* _Supplied passage_
=-=-=-=-=
Best books for travel lovers
By Martha Hales
Whether you are just back from your latest adventure, planning your next or simply dreaming of distant shores, travel books are a brilliant escape and inspiration. Travel literature has never been so prolific or popular and wherever you want to read about, chances are there is a book to fit the bill. We've picked a few of our favourites to add to your bookshelf.
Country-specific travel inspiration
'Shantaram' by Gregory David Roberts
An epic tome which opens in 1980s Bombay as the protagonist, an escaped Australian convict, arrives and tries to blend into the background of the city. Partly based on a true story, this book is an engaging and thought provoking look at India's complexities with no holds barred.
'My 1001 Nights: Tales and Adventures from Morocco' by Alice Morrison
Evocative scenes of Moroccan life await on every page of this travelogue by TV travel guru Alice Morrison. Travelling solo, many of her adventures and encounters spring from a heartfelt enthusiasm for her adopted country and her willingness to take the plunge into unusual or intriguing situations.
'The Waiting Land' by Dervla Murphy
A keen observer of her surroundings, Dervla Murphy recounts her stint in 1960s Nepal, where she was volunteering with Tibetan refugees. Warm heartedly commenting on her experiences with the local people and their customs and cultures, Murphy also recalls tales of her own adventures - from wandering off on mountain trails to bedding down in cowsheds, she truly blazed a trail.
'The Cloud Garden: A True Story of Adventure, Survival, and Extreme Horticulture' by Tom Hart Dyke
In search of rare orchids, the author ventures into the Darien Gap, an inhospitable and sometimes impenetrable region fraught with danger, both environmental and human. In a tale which mixes nail biting adventures and botany, Tom Hart Dyke relays the ups and downs of this incredible trip.
'War and Peace' by Leo Tolstoy
This sweeping novel is considered one of the finest works of Russian literature to date, and certainly rates as a classic read. Examining the human condition in all its myriad permutations and philosophies is no mean feat, but somehow Tolstoy's epic novel conveys the paradox of all life very eloquently.
'Stranger in the Forest: On Foot Across Borneo' by Eric Hansen
After seven months spent walking over 2,000 kilometres through Borneo, Eric Hansen developed a deep understanding of, and connection with, the island. During his time in the rainforests he encountered many tribes who taught him the secret of their harmonious existence in nature.
=-=-=-=-=
* _Task to complete_
In the travel-books roundup, what experience led Eric Hansen to develop a deep understanding of, and connection with, Borneo?

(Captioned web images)
=-=-=-=-=
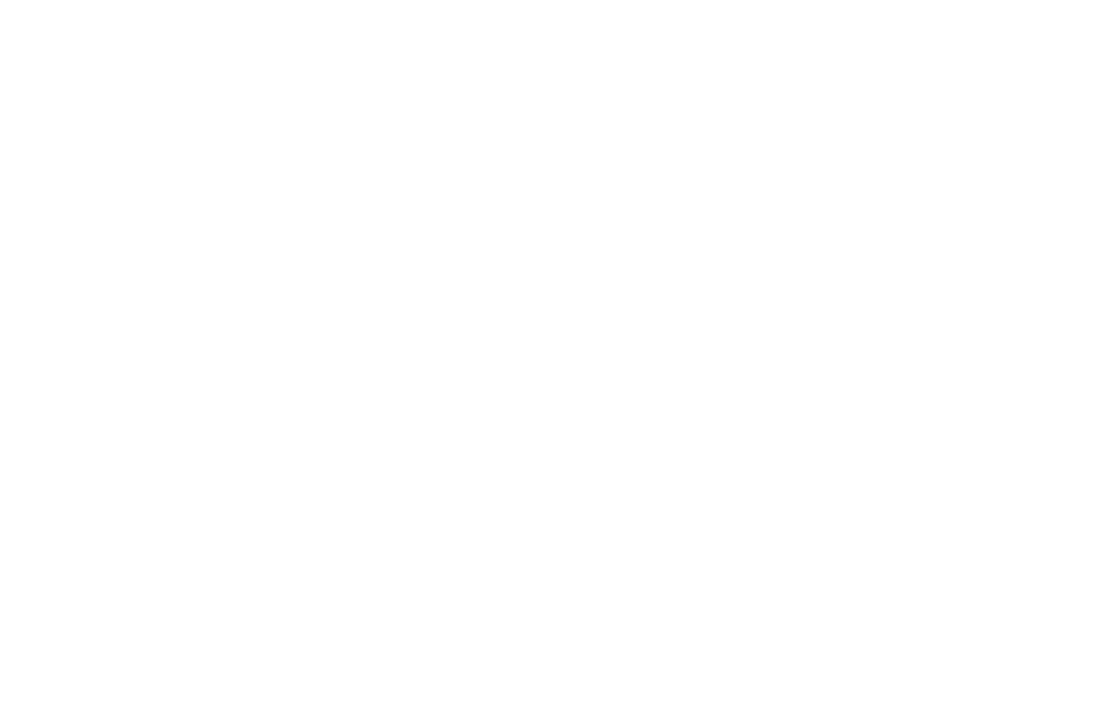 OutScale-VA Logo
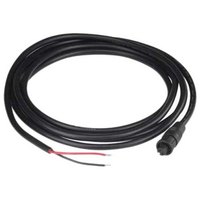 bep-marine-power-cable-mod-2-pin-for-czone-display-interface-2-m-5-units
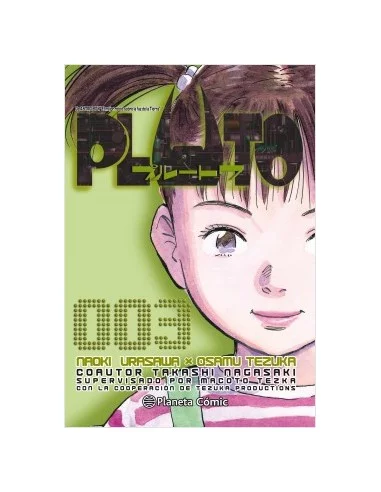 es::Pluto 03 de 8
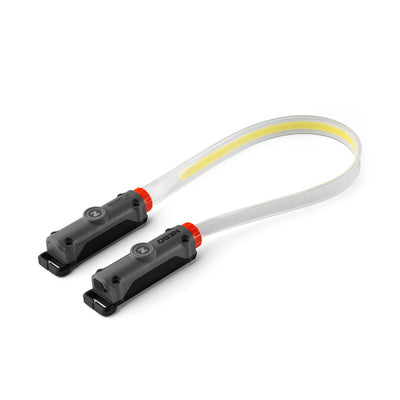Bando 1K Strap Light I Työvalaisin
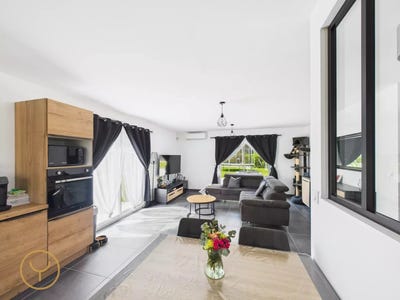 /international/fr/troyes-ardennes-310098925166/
=-=-=-=-=
* _Solution for this exercise_
He spent seven months walking more than 2,000 kilometers through Borneo. During that time in the rainforests, he met many tribes who taught him the secret of their harmonious existence in nature.